Desde que foi implantado, em outubro do ano passado, o Malote Digital já passou a fazer parte da rotina dos 15 cartórios de Registro Civil da Capital, juntamente com os quatro de Imóveis. O juiz corregedor dos Cartórios da Capital, Sérgio Paulo Ribeiro, já sente as melhorias oferecidas pelo programa: “Agora temos um maior controle sobre o momento em que a informação foi visualizada pelo receptor. Além disso, podemos identificar com facilidade quem teve acesso a essa informação, pois tudo fica registrado no sistema”.
Estas comodidades, explica o magistrado, se refletem em economia de tempo e de dinheiro, já que antes da implantação do sistema, tudo era feito via correio postal. “Hoje monitoramos as informações, e sabemos com exatidão o dia e a hora em que foram visualizadas pelo usuário. Isto gera economia de tempo, pois podemos estipular prazos menores para o cumprimento dessas medidas.
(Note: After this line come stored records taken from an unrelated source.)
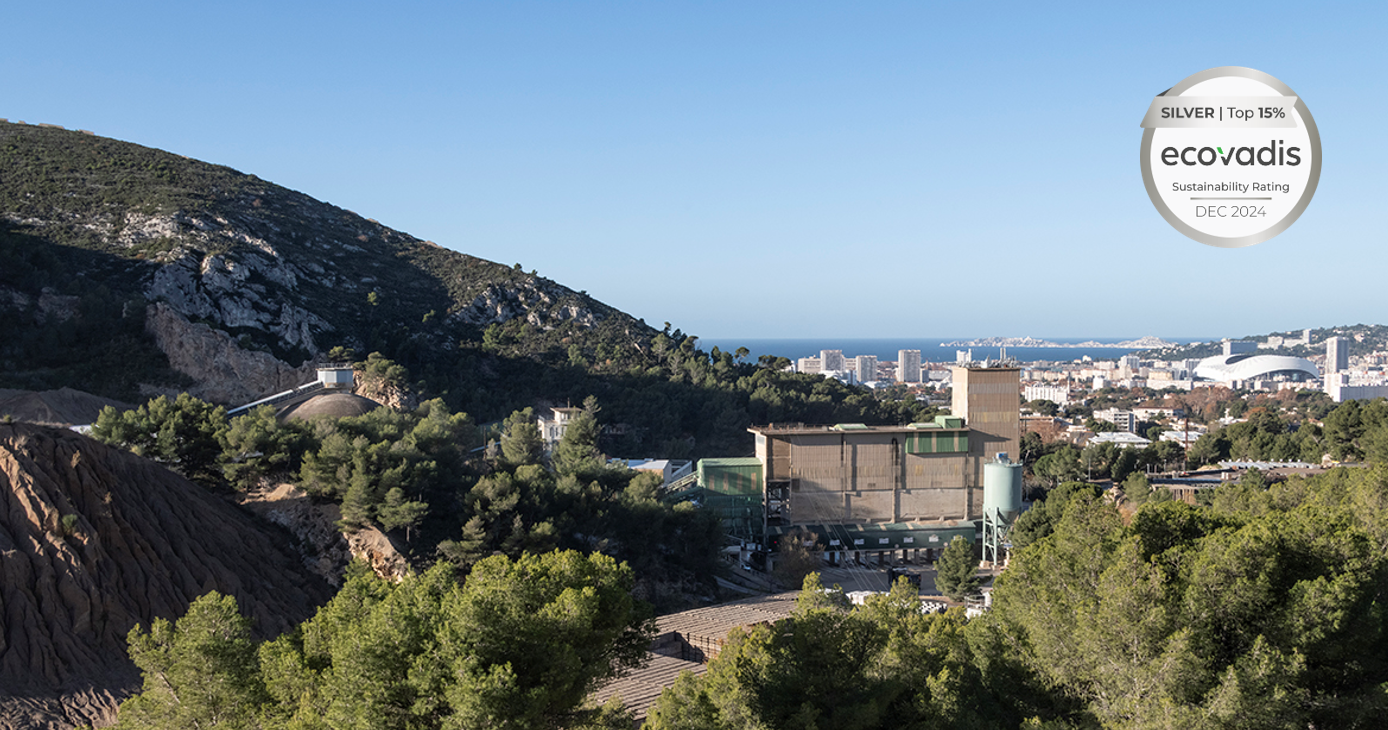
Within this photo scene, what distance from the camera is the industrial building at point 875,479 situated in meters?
36.8

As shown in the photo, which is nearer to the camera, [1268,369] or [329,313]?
[329,313]

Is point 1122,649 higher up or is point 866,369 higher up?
point 1122,649

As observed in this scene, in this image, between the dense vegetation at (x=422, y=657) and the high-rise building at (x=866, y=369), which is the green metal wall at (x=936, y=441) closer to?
the dense vegetation at (x=422, y=657)

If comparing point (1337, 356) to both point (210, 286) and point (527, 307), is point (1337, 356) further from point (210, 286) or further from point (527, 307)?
point (210, 286)

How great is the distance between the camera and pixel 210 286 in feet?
161

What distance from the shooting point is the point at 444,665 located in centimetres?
986

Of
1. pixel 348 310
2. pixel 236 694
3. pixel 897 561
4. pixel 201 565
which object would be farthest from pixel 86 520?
pixel 348 310

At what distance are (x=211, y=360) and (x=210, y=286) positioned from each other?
648 cm

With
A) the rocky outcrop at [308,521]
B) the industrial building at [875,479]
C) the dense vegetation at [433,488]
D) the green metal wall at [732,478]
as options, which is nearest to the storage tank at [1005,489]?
the industrial building at [875,479]

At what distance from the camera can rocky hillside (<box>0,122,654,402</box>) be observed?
142 feet

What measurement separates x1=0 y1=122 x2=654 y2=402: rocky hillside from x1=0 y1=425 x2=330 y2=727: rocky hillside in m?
24.1

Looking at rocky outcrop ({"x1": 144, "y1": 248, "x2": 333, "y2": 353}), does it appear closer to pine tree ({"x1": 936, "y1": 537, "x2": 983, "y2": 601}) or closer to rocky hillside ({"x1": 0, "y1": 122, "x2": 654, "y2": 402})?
rocky hillside ({"x1": 0, "y1": 122, "x2": 654, "y2": 402})

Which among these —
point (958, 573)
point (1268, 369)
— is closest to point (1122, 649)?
point (958, 573)

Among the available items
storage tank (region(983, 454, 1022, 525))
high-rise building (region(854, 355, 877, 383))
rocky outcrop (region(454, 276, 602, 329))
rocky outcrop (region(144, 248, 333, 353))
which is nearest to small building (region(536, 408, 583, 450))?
rocky outcrop (region(144, 248, 333, 353))
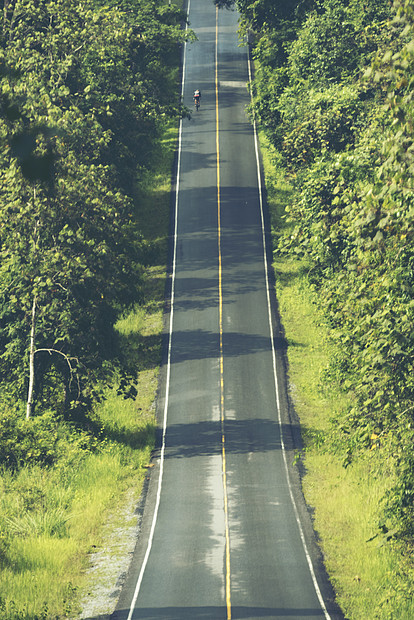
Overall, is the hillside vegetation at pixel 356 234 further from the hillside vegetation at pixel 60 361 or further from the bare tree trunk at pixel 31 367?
the bare tree trunk at pixel 31 367

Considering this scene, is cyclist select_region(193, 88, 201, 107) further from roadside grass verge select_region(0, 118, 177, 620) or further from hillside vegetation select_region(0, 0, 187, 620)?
roadside grass verge select_region(0, 118, 177, 620)

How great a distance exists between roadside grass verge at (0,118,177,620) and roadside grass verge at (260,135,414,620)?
20.8ft

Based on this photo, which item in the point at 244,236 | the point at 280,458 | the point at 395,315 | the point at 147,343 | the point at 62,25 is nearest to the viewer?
the point at 395,315

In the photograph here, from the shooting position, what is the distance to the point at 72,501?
29078 mm

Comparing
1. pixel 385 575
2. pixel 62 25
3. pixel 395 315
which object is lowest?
pixel 385 575

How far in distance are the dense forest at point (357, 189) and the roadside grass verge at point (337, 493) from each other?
1043 millimetres

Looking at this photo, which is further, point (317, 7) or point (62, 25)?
point (317, 7)

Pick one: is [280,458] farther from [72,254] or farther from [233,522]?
[72,254]

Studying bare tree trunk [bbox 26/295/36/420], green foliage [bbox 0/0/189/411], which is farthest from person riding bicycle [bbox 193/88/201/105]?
bare tree trunk [bbox 26/295/36/420]

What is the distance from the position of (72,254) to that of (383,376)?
16854 millimetres

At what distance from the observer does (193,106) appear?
251ft

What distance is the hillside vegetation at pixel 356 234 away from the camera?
15.5m

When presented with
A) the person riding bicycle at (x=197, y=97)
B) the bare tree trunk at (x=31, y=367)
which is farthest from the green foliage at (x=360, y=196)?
the person riding bicycle at (x=197, y=97)

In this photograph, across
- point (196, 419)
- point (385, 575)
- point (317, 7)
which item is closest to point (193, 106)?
point (317, 7)
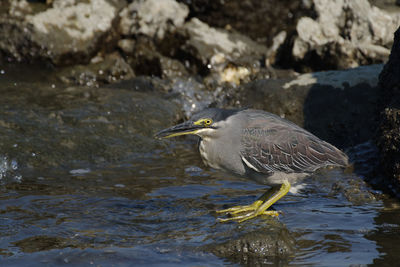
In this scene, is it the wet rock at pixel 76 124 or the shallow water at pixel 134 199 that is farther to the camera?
the wet rock at pixel 76 124

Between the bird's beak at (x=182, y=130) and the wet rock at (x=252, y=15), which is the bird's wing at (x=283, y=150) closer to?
the bird's beak at (x=182, y=130)

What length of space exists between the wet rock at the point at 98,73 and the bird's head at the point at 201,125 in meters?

O que antes da implantação do malote levava até 15 dias para ser cumprido, hoje se concretiza num prazo médio de três dias”, exemplifica Sérgio Paulo.
A medida que regulamenta o uso do Malote Digital nos cartórios do Estado está descrita no provimento de número 31/2010. A iniciativa tomou como base a Resolução 100/2009 do Conselho Nacional de Justiça (CNJ), que recomenda a utilização do meio eletrônico como ferramenta preferencial de comunicação entre os órgãos do Poder Judiciário. O corregedor geral da Justiça, desembargador Bartolomeu Bueno, aproveitou essa recomendação feita pelo CNJ e decidiu inseri-la também nas serventias extrajudiciais pernambucanas.